Vamos resumir: a invasão da Crimeia por Putin enfraqueceu a economia russa, permitiu que a China fechasse um acordo muito vantajoso para comprar gás russo, ressuscitou a Otan (Organização do Tratado do Atlântico Norte, a aliança militar ocidental), estimulou a Europa a se mexer para acabar com sua dependência do gás russo e iniciou um debate em toda a Europa sobre o aumento dos gastos com defesa. Bom trabalho, Vladimir. É por isso que eu digo que o país que Putin mais tem ameaçado hoje em dia é a própria Rússia.

O povo russo terá que resolver isso. Eu desejo boa sorte a eles. Eu não quero que a Rússia se transforme num estado falido. Mas eu quero ver a Ucrânia chegar aonde a maioria de sua população quer ir – ou seja, em direção a uma maior aproximação com a UE, mas sem uma ruptura de suas relações com a Rússia. Isso exigirá não só um novo presidente ucraniano, mas também um novo parlamento, uma nova constituição e uma rede engajada de grupos da sociedade civil capaz de fazer os frequentemente corruptos líderes de Kiev se submeterem ao estado de direito e aos padrões de governança exigidos tanto pela UE quanto pelo FMI em troca de ajuda.

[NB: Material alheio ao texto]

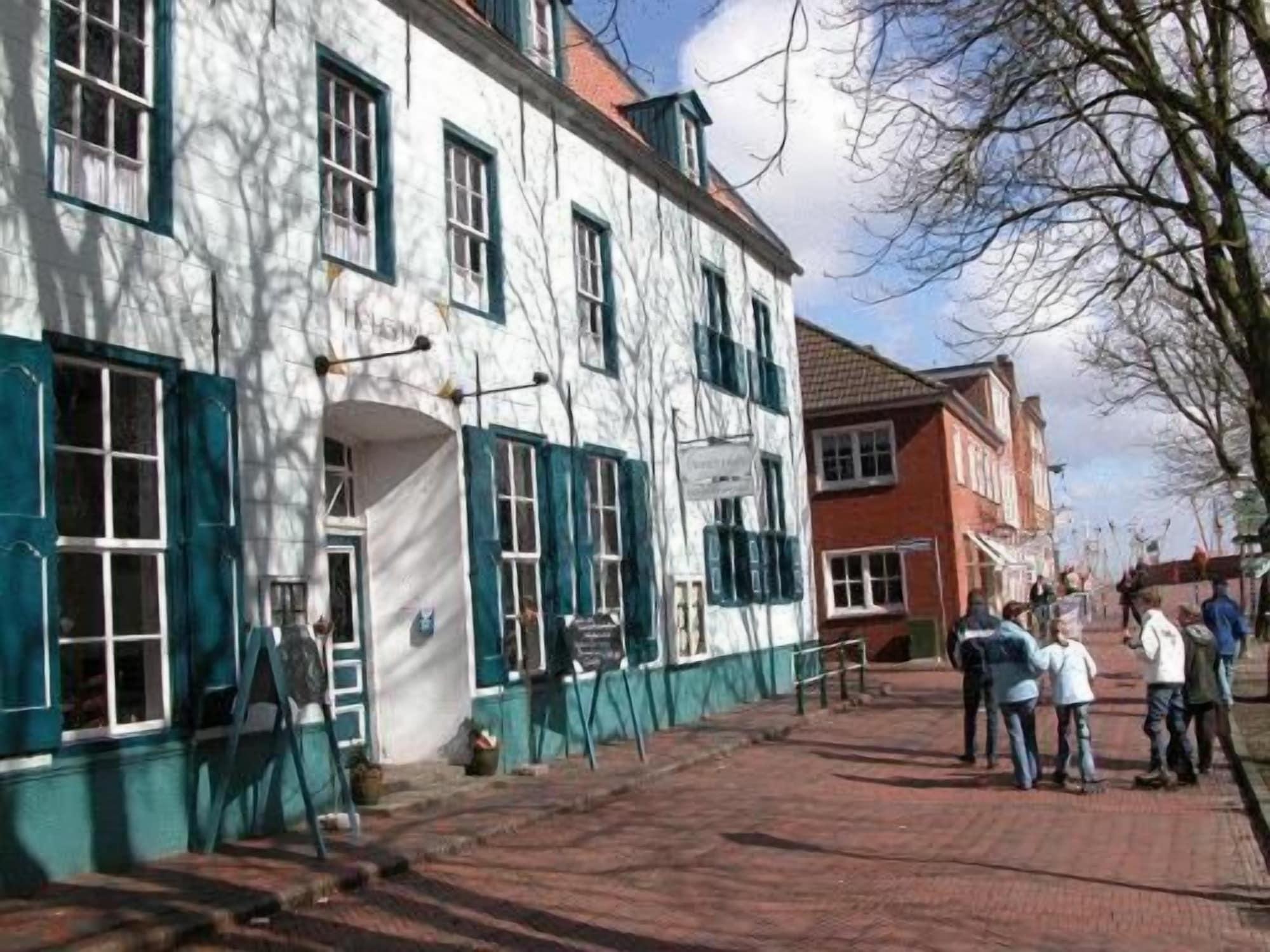 Vista Exterior Hotel Hohes Haus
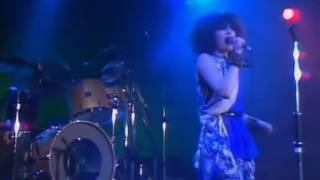 SIOUXSIE AND THE BANSHEES -  Arabian Knights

Com a economia da Ucrânia intimamente ligada à da Rússia – Kiev deve à Rússia US$ 3,5 bilhões referentes ao fornecimento de gás –, Putin ainda tem um enorme poder para pressionar a Ucrânia. O objetivo do Ocidente não deve ser impedir que Putin exerça sua influência na Ucrânia. Considerando-se todas as conexões entre os dois países, isso não é possível nem saudável. O objetivo do Ocidente deve ser manter Putin afastado e piscando o suficiente para que a Ucrânia possa continuar como vizinha da Rússia – e definindo seu próprio equilíbrio entre a UE e Moscou –, mas não como vassala da Rússia.